Em Ciência e Saúde, lemos a seguinte definição: “Elias. Profecia; evidência espiritual que se opõe ao senso material; a Ciência Cristã, pela qual se pode discernir o fato espiritual em lugar de tudo o que os sentidos materiais veem; a base da imortalidade” (p. 585). Quando a viúva obedeceu à ordem de Elias de não temer, ela conseguiu perceber além do que os sentidos materiais estavam percebendo e discernir o fato espiritual que elevou sua compreensão de suprimento de uma base material e limitada para uma base espiritual e ilimitada. Essa compreensão capacitou a viúva a manter o terreno mental fértil, receptivo à Verdade, apesar da seca que castigava a região em que vivia, e, assim, a ajudar o próximo. Essa compreensão também a capacitou a ser receptiva e obediente às palavras de Elias, a expressar um amor isento de ego, a perceber que seu suprimento seria sempre abundante e contínuo e, assim, a compartilhá-lo com o profeta.
Quando confiamos em coisas materiais para nossa segurança, estamos acumulando tesouros sobre a terra, e não conseguimos nos libertar do medo da limitação e da falta. Acumular tesouros no céu equivale a desenvolver o senso espiritual, a ampliar nossa compreensão de que Deus é o Espírito infinito, a fonte inesgotável de todo o bem.
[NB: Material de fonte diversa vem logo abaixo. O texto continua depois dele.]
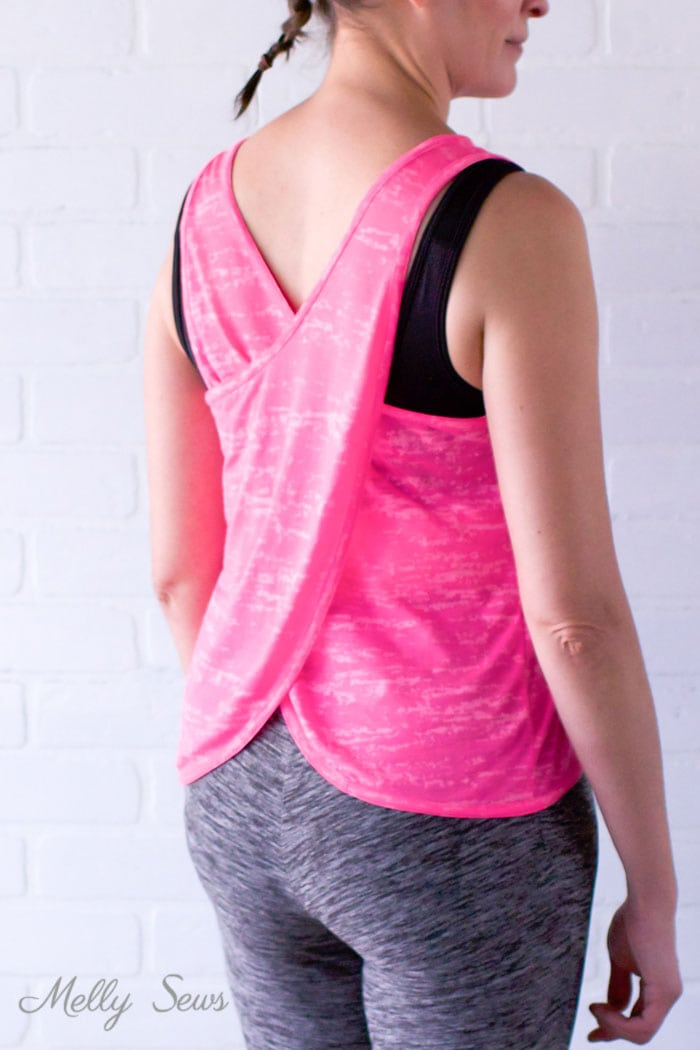 Learn to Sew a Crossback Workout Tank Make your own DIY workout gear with this tutorial for a crossback tank. - Melly Sews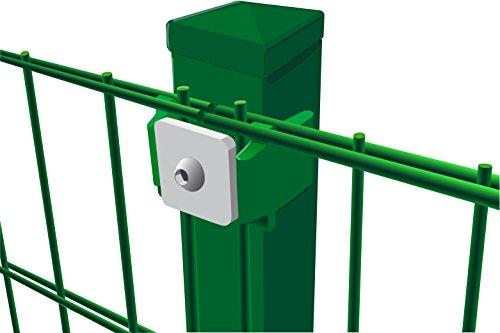 Komplettset Doppelstabmattenzaun, 10 m x 83 cm (B x H) in grün (Maschung 200x50 cm), inkl. Pfosten und Montagematerial - alles, was Sie zum Auftstellen des Zaunes benötigen
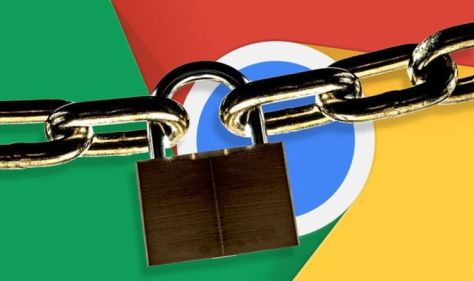 Want to hide your Chrome search history? Clever new feature keeps everything locked away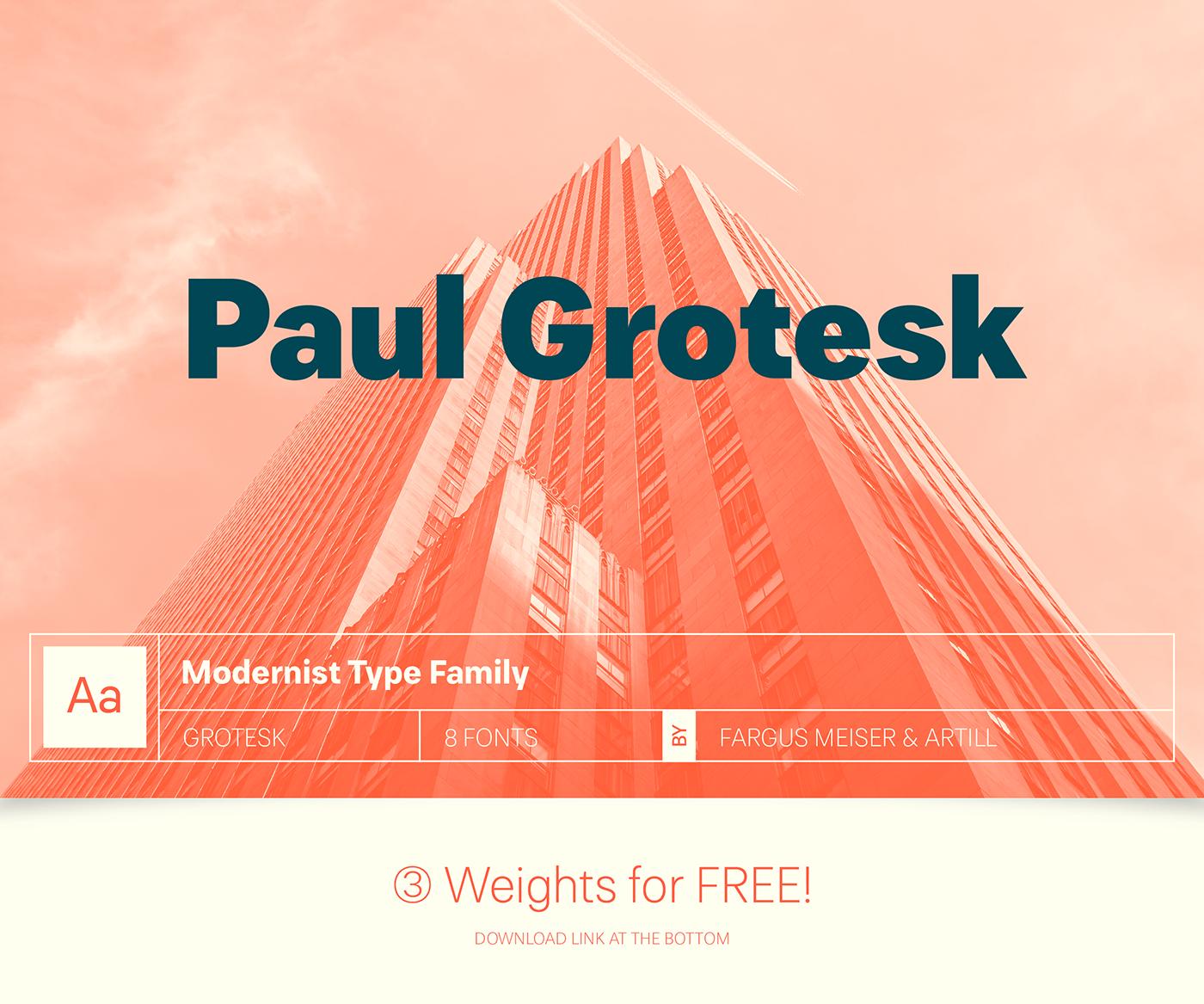 Paul Grotesk Font Download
Quando desviamos o olhar do senso material e o volvemos para o senso espiritual de suprimento, percebemos a evidência espiritual de que a provisão abundante já está ao nosso alcance, ali mesmo, onde antes víamos limitação e escassez; adquirimos a certeza de que, como filhos de Deus, todos somos continuamente supridos de todo o bem que emana de Deus, a Mente única e infinita. Nosso tesouro celestial se multiplica e se desdobra em qualidades como inteligência, criatividade, percepção, solidariedade, compaixão e amor fraternal, de uma forma que esse tesouro transborda e abençoa a nós e ao próximo.